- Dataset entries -

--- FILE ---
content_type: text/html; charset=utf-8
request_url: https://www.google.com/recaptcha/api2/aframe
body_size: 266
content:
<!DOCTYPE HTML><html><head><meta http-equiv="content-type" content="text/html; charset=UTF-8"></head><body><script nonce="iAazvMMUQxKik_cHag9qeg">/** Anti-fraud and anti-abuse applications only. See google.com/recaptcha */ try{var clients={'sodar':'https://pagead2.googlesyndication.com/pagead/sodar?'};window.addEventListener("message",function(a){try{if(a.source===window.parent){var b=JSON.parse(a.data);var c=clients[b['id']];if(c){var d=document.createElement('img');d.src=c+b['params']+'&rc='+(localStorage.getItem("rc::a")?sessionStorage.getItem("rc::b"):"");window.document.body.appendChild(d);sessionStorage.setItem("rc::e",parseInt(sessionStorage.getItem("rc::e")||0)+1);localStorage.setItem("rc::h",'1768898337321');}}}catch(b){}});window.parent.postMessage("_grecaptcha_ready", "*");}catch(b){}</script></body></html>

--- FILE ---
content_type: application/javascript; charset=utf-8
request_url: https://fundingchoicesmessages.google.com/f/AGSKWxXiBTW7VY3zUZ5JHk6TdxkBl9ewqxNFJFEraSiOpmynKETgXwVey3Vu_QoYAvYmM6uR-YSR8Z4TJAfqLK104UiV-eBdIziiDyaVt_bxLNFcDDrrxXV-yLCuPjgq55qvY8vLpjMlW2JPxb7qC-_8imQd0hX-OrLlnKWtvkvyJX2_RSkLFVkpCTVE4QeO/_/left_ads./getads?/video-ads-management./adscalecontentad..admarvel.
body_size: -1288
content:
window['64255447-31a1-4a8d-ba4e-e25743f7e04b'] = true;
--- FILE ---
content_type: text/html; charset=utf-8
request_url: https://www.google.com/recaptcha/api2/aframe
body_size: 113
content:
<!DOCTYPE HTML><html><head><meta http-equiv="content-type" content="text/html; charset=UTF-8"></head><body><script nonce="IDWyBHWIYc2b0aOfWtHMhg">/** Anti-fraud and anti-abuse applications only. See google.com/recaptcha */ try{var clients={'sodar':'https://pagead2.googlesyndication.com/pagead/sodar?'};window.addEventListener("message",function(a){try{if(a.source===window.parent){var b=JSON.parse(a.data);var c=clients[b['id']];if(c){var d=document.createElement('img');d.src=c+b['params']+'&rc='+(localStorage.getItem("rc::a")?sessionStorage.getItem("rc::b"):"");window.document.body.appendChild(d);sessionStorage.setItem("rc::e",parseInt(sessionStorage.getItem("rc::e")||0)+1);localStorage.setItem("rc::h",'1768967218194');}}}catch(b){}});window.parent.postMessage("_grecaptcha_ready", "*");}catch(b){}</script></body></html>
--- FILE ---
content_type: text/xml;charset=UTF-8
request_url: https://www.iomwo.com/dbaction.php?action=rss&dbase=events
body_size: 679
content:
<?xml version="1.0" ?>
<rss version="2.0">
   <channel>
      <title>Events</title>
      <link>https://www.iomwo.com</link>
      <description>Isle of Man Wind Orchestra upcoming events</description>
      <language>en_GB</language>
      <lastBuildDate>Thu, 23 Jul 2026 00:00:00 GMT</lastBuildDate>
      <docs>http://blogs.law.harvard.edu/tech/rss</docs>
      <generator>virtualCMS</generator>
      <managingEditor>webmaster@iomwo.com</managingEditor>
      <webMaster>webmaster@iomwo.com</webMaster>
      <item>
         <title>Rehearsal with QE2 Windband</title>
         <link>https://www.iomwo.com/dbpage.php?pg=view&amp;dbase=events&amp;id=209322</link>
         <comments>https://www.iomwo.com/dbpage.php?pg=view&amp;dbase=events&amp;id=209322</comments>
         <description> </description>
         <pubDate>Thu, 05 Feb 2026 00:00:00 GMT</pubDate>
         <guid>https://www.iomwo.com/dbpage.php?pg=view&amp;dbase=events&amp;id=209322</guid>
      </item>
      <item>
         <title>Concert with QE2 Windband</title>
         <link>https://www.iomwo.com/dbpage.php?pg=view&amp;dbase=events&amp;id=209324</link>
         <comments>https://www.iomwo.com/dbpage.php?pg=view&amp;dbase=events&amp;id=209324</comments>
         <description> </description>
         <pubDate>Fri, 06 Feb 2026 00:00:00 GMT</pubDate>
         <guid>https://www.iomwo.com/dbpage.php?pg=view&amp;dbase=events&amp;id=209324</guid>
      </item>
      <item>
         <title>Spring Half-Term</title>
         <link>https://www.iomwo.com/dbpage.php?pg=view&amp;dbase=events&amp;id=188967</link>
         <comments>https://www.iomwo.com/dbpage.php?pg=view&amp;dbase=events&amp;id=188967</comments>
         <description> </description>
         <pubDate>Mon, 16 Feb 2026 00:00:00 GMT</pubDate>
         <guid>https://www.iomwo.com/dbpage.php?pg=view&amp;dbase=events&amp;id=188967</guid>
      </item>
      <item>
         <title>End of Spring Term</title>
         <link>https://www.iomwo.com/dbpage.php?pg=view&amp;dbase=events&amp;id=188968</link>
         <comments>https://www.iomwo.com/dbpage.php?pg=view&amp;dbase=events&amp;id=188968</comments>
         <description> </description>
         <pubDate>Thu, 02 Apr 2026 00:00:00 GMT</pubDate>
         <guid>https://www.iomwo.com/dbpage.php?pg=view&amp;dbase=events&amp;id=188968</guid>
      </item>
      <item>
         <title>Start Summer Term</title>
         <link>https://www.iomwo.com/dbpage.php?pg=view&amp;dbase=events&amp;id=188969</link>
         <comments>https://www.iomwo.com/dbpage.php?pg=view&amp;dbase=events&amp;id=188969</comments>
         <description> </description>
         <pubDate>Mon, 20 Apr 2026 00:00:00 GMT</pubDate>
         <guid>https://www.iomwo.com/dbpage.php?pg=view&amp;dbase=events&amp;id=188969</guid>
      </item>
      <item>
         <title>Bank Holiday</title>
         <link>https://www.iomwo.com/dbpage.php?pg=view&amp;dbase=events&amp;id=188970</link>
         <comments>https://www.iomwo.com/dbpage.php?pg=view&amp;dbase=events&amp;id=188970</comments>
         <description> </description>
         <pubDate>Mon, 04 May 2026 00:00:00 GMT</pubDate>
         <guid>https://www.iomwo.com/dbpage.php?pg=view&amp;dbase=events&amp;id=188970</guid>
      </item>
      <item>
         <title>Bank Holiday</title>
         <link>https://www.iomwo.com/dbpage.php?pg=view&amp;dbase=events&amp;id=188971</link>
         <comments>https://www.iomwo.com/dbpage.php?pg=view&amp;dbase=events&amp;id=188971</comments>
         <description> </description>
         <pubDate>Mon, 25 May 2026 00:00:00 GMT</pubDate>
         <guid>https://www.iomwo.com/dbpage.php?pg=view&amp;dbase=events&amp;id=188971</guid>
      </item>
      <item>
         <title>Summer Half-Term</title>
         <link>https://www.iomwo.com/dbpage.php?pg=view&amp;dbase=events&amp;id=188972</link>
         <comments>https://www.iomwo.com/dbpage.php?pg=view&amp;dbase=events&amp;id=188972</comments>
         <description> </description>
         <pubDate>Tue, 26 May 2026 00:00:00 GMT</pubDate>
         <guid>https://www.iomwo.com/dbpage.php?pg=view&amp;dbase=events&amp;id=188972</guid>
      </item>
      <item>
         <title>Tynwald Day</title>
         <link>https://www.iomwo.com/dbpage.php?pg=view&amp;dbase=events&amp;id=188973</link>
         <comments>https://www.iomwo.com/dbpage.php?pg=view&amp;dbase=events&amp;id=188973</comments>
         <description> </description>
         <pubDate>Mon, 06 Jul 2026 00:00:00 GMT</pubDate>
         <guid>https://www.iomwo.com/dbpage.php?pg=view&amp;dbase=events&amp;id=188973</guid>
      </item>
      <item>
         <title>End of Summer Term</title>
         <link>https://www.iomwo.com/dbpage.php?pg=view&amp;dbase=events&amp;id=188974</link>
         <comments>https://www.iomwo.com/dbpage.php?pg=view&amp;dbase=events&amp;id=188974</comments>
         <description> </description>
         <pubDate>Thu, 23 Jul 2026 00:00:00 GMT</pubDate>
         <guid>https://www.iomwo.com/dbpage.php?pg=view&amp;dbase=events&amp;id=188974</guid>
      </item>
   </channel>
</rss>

- Your objective -
Across the data above, count the lines that include the word "webmaster", and respond with the number alone.

- Answer to this problem -
2